15. The mother of a 3-year-old expresses concern about her daughter's slowed growth rate. What would be the most informative response by the nurse? a. "Three-year-olds have typically finished a growth spurt, and you may notice a decreased rate in your daughter's growth." b. "Children's growth is hereditary. She may be of small stature like you." c. "The growth of a 3-year-old is associated with their nutrition. How is she eating?" d. "Your daughter is healthy and happy. Don't worry about her growth right now."

A Page 936

34. When the nurse is inserting a feeding tube in an 8-month-old, what safety reminder device (SRD) should the nurse most likely use? a. Mummy b. Clove hitch c. Jacket device d. Elbow device

A Page 960

40. The nurse clarifies that the family-centered care approach terminates which policies? (Select all that apply.) a. Rigid visiting hours b. Freedom to choose which medications to take c. Exclusion of family during procedures d. Discouraging family to stay overnight e. Restricting parents from reading the chart

A, C, D, E Page 934

39. The nurse welcomes the presence of the family in a pediatric unit because it reduces the stressors of hospitalization. Which are common stressors for the hospitalized child? (Select all that apply.) a. Separation b. Lack of love c. Fear of pain d. Unfamiliar food e. Loss of control

A, C, E Page 934

2. What was founded by Lillian Wald? a. National Commission on Children b. Henry Street Settlement c. White House Conference d. U.S. Children's Bureau

B Page 932

12. An 8-year-old child asks how a blood pressure is taken. What would be the most appropriate response? a. "This small machine will measure your systolic and diastolic pressure." b. "The armband will hug your arm and tell me how well your blood is going through your arm." c. "The armband will cut off your circulation for a while and then we can hear when it comes back." d. "When you are ill we need to know if your blood is still moving in your body."

B Page 941

31. Following a lumbar puncture of a 2-year-old, what should the nurse do? a. Keep the child flat for several hours b. Allow the child to play quietly at will c. Hold the child in a flexed position for 5 minutes d. Stand the child upright immediately

B Page 962

24. What is the purpose of a mist tent? a. To provide a constant oxygen supply b. To liquefy respiratory secretions c. To aid in lowering temperature d. To improve the infant's hydration

B Page 963

9. What activity by an infant would cause a false elevation of the tympanic temperature? a. Having a bowel movement b.

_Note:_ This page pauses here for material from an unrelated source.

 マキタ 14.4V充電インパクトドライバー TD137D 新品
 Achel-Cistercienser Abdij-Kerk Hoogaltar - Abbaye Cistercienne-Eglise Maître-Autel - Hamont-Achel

Crying vigorously c. Having just eaten d. Having been in a cold room

B Page 939

21. How should an infant be positioned after a feeding? a. On the stomach b. On the right side c. On the left side d. On the back

B Page 958

26. What is a disadvantage of using a mist tent with a toddler? a. The nurse must remove the restless child. b. The wet bedding and clothing must be changed frequently. c. The mist tent must be opened at least once every hour. d. All objects must be kept outside of the tent.

B Page 964

28. Why must the pediatric nurse be cautious about medicating infants and young children? a. They are less susceptible to medication effects than adults. b. They are more susceptible to medication effects than adults. c. They are equally susceptible to medication effects as adults. d. They are more susceptible to drug interactions than adults.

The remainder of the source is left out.